Instruction: In the climate change text, give the stretch from "How can we get" through "more ozone forms." again, changing every "nitrogen ions" to "nitrogen atoms".

Document excerpt:
● ● ●
Brian H asked for a potted version of my theory of climate change.

From the surface upward.

Sea surface temperature increases due to

Increase in temperature of the cloud bearing layer of the troposphere from about 5km through to 12 km (this thins the cloud layer and lets more light through) due to:

Ozone descending from the stratosphere due to

A pulse of ozone descending via a polar vortex as the vortex recovers activity after a period where the flow has been restricted due to

Loss of atmosphere from the polar region due to

Electromagnetic attraction from the equatorial regions due to

Pulse of energy from the solar wind generating electric currents in the atmosphere…in particular the ‘ring current’ that circulates around the equator.


How can we get  “A pulse of ozone descending via the polar vortex”

Because the upper stratosphere over the pole is a mixing zone for nitrogen ions from the mesosphere and oxygen ions from the stratosphere. When the vortex is strong the flow of nitrogen ions is strong and this depletes the oxygen ions available to form ozone (O3).

When the vortex is weak, the flow of nitrogen ions is reduced, oxygen ions become abundant and more ozone forms.
● ● ●
Dataset extract:

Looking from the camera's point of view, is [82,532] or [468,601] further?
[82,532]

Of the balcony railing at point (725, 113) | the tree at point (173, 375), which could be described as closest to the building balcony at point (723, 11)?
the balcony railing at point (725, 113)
● ● ●
Result of this exercise:
How can we get  “A pulse of ozone descending via the polar vortex”

Because the upper stratosphere over the pole is a mixing zone for nitrogen atoms from the mesosphere and oxygen ions from the stratosphere. When the vortex is strong the flow of nitrogen atoms is strong and this depletes the oxygen ions available to form ozone (O3).

When the vortex is weak, the flow of nitrogen atoms is reduced, oxygen ions become abundant and more ozone forms.